I quote again from the Memoirs of Sherman.1 Referring to the first interview, he writes:

I then told Johnston that he must be convinced that he could not oppose my army, and that, since Lee had surrendered, he could do the same with honor and propriety. He plainly and repeatedly admitted this, and added that any further fighting would be ‘murder’; but he thought that, instead of surrendering piecemeal, we might arrange terms that would embrace all the Confederate armies.

Sherman further writes that he told Johnston that the terms given to General Lee's army were most generous and liberal which he states Johnston ‘admitted, but always recurred to the idea of a universal surrender, embracing his own army, that of Dick Taylor, in Louisiana and Texas, and of Maury, Forrest, and others, in Alabama and Georgia.’ Considering the character of the authority cited, and the extraordinary proposition to provide for a universal surrender by a district commander, it may be well supposed to require confirmation. I therefore quote from General Richard Taylor:2

Intelligence of the Johnston-Sherman convention reached us, and Canby and I were requested by the officers making it to conform to its terms until the civil authorities acted.

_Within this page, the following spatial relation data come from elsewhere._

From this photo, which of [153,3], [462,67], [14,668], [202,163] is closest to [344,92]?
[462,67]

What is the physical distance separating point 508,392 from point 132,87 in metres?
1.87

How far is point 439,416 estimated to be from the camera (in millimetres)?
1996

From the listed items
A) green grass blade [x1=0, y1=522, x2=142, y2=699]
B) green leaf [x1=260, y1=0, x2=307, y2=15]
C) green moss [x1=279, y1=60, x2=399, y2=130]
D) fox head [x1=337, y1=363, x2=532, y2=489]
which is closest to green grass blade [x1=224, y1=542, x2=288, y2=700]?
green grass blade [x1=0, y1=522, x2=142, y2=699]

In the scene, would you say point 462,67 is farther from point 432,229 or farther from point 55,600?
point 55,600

The advice may have been well enough, but, as there was an established channel of communication, and an order of responsibility necessary for effective cooperation in the public service, something more than courtesy required that the executive should have been advised if not consulted. I had left Charlotte with no other sure reliance against any cavalry movement of the enemy than the force which was with me; that, however, I believed to be sufficient for any probable exigency, if the reenforcements hoped for should not join us on the way. We proceeded at easy stages; some of the command thought we went too slow. After making two halts of about half a day each, we reached the Savannah River. I crossed early in the morning of May 4th with a company, which had been detailed as my escort, and rode some miles to a farmhouse, where I halted to get breakfast and have our horses fed. Here I learned that a regiment of the enemy were moving upon Washington, Georgia, which was one of our depots of supplies, and I sent back a courier with a pencil-note addressed to General Vaughn, or the officer commanding the advance, requesting him to come on and join

1 Vol. II, p. 349.

2 Destruction and Reconstruction, p. 224.